= Given instruction =
Nothing but the line with "In this scene, would" and the lines after it, through the end of the records below, is to be repeated, exactly as it is.

━━ Records ━━

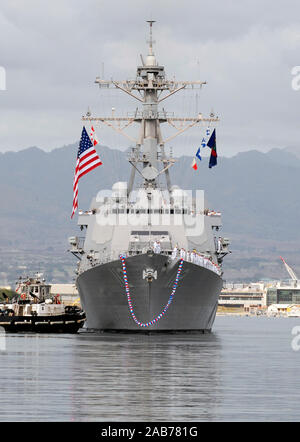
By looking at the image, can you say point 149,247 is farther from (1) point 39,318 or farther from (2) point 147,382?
(2) point 147,382

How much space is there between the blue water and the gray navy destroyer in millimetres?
4843

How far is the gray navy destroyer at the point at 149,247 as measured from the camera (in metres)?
66.2

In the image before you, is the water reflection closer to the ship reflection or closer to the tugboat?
the ship reflection

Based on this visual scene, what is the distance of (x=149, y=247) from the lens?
66.1 meters

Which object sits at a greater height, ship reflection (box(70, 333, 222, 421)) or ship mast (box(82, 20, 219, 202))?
ship mast (box(82, 20, 219, 202))

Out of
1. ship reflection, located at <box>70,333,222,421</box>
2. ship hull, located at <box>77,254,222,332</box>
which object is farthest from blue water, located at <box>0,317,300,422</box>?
ship hull, located at <box>77,254,222,332</box>

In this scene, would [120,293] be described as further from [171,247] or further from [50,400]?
[50,400]

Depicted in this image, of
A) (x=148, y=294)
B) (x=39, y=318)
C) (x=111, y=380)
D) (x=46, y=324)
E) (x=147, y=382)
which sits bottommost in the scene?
(x=147, y=382)

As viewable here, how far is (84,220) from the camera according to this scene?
7781 centimetres

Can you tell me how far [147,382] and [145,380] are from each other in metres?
0.72

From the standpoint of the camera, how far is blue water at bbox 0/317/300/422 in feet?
102

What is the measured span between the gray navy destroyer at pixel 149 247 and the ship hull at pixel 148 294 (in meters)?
0.05

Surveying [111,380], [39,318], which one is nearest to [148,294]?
[39,318]

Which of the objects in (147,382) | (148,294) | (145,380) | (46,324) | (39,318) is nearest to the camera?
(147,382)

━━━

= Task response =
In this scene, would [120,293] be described as further from [171,247] or further from [50,400]?
[50,400]

Depicted in this image, of
A) (x=148, y=294)
B) (x=39, y=318)
C) (x=111, y=380)
D) (x=46, y=324)
E) (x=147, y=382)
which sits bottommost in the scene?
(x=147, y=382)

As viewable here, how far is (84,220) from the camera according to this scene?
7781 centimetres

Can you tell me how far [147,382] and [145,380] are from each other in metres?
0.72

From the standpoint of the camera, how far is blue water at bbox 0/317/300/422 in feet?
102

What is the measured span between the gray navy destroyer at pixel 149 247 and the ship hull at pixel 148 294 (in meters)?
0.05

Surveying [111,380], [39,318], which one is nearest to [148,294]?
[39,318]

Which of the objects in (147,382) | (148,294) | (145,380) | (46,324) | (39,318) is nearest to the camera?
(147,382)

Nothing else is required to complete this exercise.